**** Dataset

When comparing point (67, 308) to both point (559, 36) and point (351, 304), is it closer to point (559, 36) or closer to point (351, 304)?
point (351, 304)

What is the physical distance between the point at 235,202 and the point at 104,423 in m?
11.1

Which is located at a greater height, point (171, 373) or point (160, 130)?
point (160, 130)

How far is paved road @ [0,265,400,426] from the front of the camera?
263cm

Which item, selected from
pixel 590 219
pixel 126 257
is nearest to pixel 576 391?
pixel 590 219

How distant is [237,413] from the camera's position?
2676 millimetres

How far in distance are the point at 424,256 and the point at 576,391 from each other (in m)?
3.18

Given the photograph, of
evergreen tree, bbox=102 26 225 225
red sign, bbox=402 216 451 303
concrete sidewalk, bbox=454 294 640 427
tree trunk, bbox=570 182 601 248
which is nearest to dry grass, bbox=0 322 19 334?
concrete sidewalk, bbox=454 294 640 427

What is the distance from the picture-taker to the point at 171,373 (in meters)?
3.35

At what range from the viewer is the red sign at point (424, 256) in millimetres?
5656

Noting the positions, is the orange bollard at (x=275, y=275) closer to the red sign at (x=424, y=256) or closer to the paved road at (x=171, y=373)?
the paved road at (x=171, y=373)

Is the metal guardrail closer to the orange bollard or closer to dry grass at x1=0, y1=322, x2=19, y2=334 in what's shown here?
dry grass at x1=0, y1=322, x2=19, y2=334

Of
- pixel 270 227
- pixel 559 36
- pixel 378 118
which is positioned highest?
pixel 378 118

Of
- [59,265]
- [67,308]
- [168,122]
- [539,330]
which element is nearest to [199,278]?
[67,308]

********

Task directions - Substitute "traffic cone" for "orange bollard" throughout the entries above, keeping everything else the same.

Complete output -
When comparing point (67, 308) to both point (559, 36) and point (351, 304), is it closer to point (559, 36) or closer to point (351, 304)?
point (351, 304)

What is the physical distance between the point at 235,202 and the point at 104,423 in m?
11.1

Which is located at a greater height, point (171, 373) or point (160, 130)?
point (160, 130)

How far is paved road @ [0,265,400,426] from the front of the camera?
263cm

Which item, selected from
pixel 590 219
pixel 126 257
is nearest to pixel 576 391?
pixel 590 219

How distant is [237,413] from the camera's position?
2676 millimetres

How far in distance are the point at 424,256 and the point at 576,391 from each other (in m)?
3.18

Given the photograph, of
evergreen tree, bbox=102 26 225 225
red sign, bbox=402 216 451 303
concrete sidewalk, bbox=454 294 640 427
tree trunk, bbox=570 182 601 248
which is nearest to dry grass, bbox=0 322 19 334?
concrete sidewalk, bbox=454 294 640 427

What is the distance from the picture-taker to the point at 171,373 (in meters)?
3.35

At what range from the viewer is the red sign at point (424, 256) in millimetres?
5656

Noting the positions, is the traffic cone at (x=275, y=275) closer to the red sign at (x=424, y=256) or closer to the paved road at (x=171, y=373)?
the paved road at (x=171, y=373)

Is the metal guardrail closer to the traffic cone or closer to dry grass at x1=0, y1=322, x2=19, y2=334 in what's shown here?
dry grass at x1=0, y1=322, x2=19, y2=334

Of
- pixel 270 227
- pixel 559 36
- pixel 378 118
which is positioned highest?
pixel 378 118

Of
- [59,265]
- [67,308]
- [168,122]
- [539,330]
which element is nearest to [199,278]?
[67,308]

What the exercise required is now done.